→ **Quoted text**:
===============

Scam / Warning20 May 202413 min read

Your Super Is Not a Retirement Fund. It Is a Tax Machine. Here Is How to Use It.

Joey Don

Joey Don

Co-Founder & CEO

Your Super Is Not a Retirement Fund. It Is a Tax Machine. Here Is How to Use It.

I want you to do some maths with me.

You are 33. You earn $150,000 a year. Your Super balance is around $150,000. Your employer contributes the mandatory percentage each year. You never think about it.

At 67, assuming average fund returns and no additional contributions, you will have roughly $1 million sitting in your super account.

One million dollars. Sounds solid.

Now apply inflation. At 3% per year over 34 years, that million has the purchasing power of about $330,000 in today's dollars. Three hundred and thirty thousand. That is what you are retiring on if you do nothing.

That buys you maybe five years of a modest lifestyle in Melbourne before you are relying entirely on the age pension.

===============

→ **Given information**:
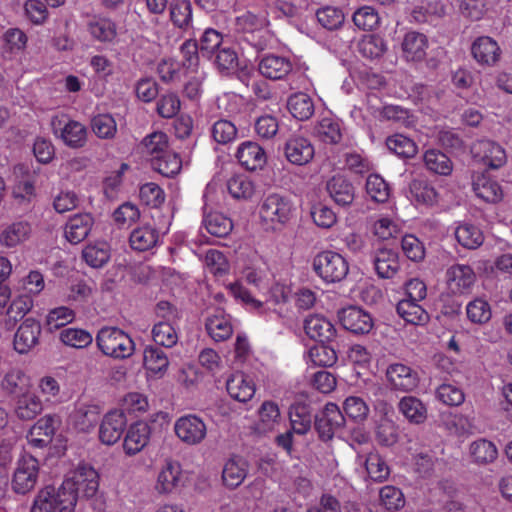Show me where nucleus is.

===============

→ **Exercises to complete**:
a. According to the superannuation article, what would the roughly $1 million at age 67 be worth in today's dollars after inflation?
b. Pick up the superannuation article after its final sentence and keep writing it.
The material after the superannuation article is separate from it.

→ **Answer list**:
a. About $330,000.

b.
I studied Finance. I have run these projections for dozens of clients. The conclusion is always the same: the default Super strategy — let your employer contribute, never look at it — is a slow-motion disaster for anyone who wants to retire with dignity.

The wealthy do not treat Super as a retirement savings account. They treat it as the most tax-efficient investment vehicle in Australia. And the gap between those two approaches is worth hundreds of thousands of dollars.

The three myths that keep you passive about your Super

Myth 1: My employer's contributions are enough.

They are not. The Super Guarantee rate is now at 12%. On a $150,000 salary, that is $18,000 per year. After fees and tax, your fund might add $14,000-$15,000 in net contributions annually. With investment returns, you are looking at roughly $1 million by retirement.

As I just showed you, $1 million in 34 years is $330,000 in today's money. If your plan for retirement involves maintaining anything close to your current standard of living, employer contributions alone will not get you there.

Myth 2: I am too young to worry about Super.

This is the most expensive myth. In finance, we call it the time value of money. Compound returns are exponential, not linear. An extra $500 per month invested from age 33 versus from age 45 can produce $200,000-$400,000 more at retirement, depending on returns.

Every year you delay is not a linear cost. It is an exponential cost. The biggest ally you have is time, and every year you waste it, you are throwing away the most powerful financial force available to you.

Myth 3: I have no control over my Super returns.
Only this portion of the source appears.